* _Required task A_: Condense the paragraph of the railroad text that begins "The Durbin and Greenbrier Valley Railroad is a heritage" into a short bulleted list.
* _Required task B_: Reproduce the railroad text between "Beginning in 2015, DGVR" and "operates from Durbin.", inclusive, switching "excursion" to "passenger".

The Durbin and Greenbrier Valley Railroad  is a heritage and freight railroad in the U.S. states of Virginia and West Virginia. It operates the West Virginia State Rail Authority-owned Durbin Railroad and West Virginia Central Railroad , as well as the Shenandoah Valley Railroad in Virginia.  

Beginning in 2015, DGVR began operating the historic geared steam-powered Cass Scenic Railroad, which was previously operated by the West Virginia Division of Natural Resources as part of Cass Scenic Railroad State Park.

Trains
The DGVR operates five different excursion trains in West Virginia:

 The New Tygart Flyer, which operates out of Elkins.
 The Durbin Rocket, powered by a Climax or Heisler geared logging locomotive, operates from Durbin.
 The Cheat Mountain Salamander which operates out of Elkins.

* _Record excerpts_:
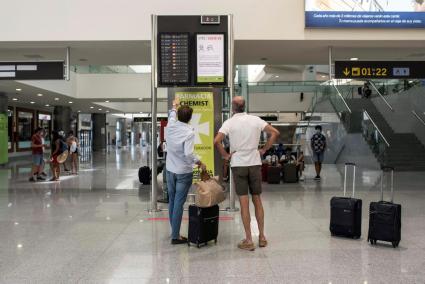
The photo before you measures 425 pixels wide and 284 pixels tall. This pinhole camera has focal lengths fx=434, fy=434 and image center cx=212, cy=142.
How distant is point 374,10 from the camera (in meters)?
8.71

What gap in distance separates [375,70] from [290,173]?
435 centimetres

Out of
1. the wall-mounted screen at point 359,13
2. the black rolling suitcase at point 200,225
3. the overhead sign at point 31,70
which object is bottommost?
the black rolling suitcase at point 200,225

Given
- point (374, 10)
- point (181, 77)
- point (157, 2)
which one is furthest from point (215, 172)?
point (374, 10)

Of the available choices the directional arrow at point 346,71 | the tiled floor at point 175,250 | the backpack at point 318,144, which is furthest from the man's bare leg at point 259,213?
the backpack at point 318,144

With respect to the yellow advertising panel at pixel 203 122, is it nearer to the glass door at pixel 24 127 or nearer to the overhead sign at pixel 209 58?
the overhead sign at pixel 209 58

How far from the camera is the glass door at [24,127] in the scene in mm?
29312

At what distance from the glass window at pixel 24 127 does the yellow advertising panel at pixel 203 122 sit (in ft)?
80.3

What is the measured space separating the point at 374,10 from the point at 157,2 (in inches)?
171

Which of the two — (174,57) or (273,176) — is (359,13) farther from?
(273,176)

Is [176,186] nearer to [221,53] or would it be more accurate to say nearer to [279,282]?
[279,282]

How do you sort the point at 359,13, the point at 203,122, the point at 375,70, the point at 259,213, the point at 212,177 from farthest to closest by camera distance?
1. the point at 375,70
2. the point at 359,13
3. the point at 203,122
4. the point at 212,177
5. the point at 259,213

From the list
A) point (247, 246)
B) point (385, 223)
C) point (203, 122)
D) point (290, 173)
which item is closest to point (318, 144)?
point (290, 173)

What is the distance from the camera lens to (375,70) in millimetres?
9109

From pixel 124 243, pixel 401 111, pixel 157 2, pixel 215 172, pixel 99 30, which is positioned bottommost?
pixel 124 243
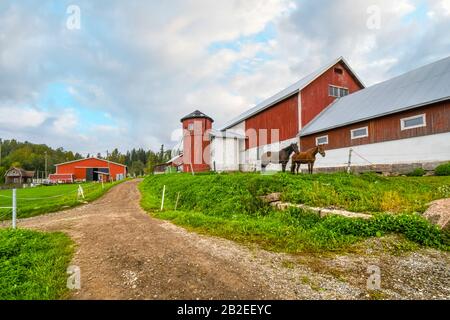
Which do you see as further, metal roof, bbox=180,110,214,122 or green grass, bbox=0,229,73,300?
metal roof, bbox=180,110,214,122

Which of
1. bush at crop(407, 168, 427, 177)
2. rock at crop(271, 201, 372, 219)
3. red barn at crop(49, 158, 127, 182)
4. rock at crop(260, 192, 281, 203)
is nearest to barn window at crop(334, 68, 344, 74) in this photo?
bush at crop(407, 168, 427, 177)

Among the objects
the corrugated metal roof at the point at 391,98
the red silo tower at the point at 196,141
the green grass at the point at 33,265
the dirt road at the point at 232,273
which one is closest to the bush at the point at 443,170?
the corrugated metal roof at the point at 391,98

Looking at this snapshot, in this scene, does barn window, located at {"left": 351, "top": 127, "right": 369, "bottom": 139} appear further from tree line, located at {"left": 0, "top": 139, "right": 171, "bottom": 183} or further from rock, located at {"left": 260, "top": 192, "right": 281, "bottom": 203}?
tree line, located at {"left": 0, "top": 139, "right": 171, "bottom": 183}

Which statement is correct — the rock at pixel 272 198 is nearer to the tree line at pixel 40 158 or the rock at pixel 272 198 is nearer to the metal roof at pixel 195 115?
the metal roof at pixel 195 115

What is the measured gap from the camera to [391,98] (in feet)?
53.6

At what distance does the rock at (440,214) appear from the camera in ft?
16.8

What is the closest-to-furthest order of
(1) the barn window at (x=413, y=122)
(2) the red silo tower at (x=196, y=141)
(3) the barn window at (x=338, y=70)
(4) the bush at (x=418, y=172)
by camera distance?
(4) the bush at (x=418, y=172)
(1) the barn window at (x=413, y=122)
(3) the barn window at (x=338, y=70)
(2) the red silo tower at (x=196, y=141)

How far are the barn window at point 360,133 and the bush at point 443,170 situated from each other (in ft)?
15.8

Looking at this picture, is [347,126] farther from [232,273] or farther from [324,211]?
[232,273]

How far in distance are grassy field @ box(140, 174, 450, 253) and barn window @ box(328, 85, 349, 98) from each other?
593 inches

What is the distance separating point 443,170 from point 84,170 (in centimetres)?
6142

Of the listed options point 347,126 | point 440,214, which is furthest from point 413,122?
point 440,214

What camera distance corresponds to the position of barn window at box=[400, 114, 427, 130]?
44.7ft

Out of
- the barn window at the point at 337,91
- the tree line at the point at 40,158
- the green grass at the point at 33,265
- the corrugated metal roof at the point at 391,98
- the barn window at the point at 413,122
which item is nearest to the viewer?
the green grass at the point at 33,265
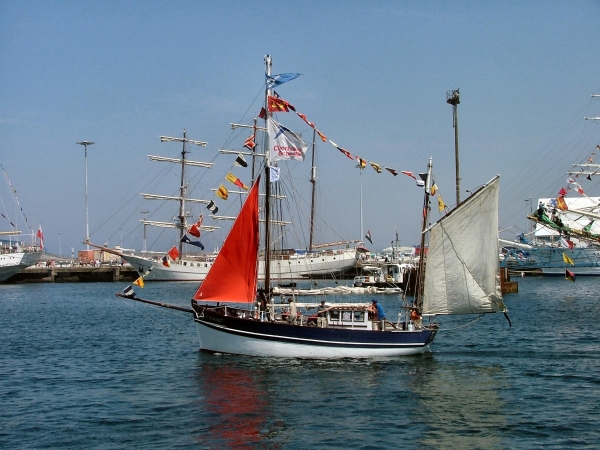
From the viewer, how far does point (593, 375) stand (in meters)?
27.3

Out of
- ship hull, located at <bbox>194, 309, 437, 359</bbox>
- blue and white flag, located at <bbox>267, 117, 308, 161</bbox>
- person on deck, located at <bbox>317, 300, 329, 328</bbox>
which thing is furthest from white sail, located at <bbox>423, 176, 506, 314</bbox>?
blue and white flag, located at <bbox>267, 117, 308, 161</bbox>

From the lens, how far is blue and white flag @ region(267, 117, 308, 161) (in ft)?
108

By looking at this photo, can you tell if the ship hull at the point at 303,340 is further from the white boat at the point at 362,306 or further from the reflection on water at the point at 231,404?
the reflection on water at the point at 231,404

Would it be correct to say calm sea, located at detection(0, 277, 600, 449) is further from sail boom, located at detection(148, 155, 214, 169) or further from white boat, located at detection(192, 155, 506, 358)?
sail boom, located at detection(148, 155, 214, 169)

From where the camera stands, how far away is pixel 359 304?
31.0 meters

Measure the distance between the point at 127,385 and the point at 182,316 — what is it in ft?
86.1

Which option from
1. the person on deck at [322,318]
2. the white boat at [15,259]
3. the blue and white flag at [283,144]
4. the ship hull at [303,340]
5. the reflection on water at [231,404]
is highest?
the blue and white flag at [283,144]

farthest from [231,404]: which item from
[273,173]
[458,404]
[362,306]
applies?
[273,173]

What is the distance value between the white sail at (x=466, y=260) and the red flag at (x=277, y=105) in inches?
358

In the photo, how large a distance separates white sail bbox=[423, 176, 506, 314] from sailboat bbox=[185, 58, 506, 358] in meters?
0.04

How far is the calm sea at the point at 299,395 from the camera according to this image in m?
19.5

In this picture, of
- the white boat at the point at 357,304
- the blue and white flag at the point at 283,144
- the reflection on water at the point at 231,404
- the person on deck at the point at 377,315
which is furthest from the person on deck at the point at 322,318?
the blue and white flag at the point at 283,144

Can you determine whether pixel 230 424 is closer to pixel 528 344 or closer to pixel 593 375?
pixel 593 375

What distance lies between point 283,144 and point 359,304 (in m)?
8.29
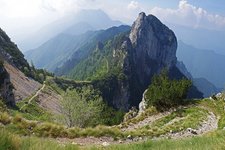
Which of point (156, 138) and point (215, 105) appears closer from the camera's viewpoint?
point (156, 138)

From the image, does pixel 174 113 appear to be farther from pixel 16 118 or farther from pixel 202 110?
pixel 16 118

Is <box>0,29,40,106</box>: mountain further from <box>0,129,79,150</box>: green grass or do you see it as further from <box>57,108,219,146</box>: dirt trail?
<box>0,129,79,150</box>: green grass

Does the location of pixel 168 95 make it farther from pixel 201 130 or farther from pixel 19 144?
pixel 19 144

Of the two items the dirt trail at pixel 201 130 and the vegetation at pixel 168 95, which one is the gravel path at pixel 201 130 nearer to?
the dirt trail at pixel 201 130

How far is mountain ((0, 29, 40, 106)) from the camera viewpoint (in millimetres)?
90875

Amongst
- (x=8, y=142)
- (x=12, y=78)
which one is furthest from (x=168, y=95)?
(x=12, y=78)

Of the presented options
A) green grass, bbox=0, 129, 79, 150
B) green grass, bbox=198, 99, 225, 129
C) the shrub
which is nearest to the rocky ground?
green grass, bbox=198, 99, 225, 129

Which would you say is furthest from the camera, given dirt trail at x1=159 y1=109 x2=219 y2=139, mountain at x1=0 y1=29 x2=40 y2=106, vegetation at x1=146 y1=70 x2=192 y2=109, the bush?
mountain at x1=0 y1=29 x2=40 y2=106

* _Output A_:
- Heritage and freight railroad in Virginia and West Virginia
- Operates the Durbin Railroad and the West Virginia Central Railroad, both owned by the West Virginia State Rail Authority
- Also operates the Shenandoah Valley Railroad in Virginia

* _Output B_:
Beginning in 2015, DGVR began operating the historic geared steam-powered Cass Scenic Railroad, which was previously operated by the West Virginia Division of Natural Resources as part of Cass Scenic Railroad State Park.

Trains
The DGVR operates five different passenger trains in West Virginia:

 The New Tygart Flyer, which operates out of Elkins.
 The Durbin Rocket, powered by a Climax or Heisler geared logging locomotive, operates from Durbin.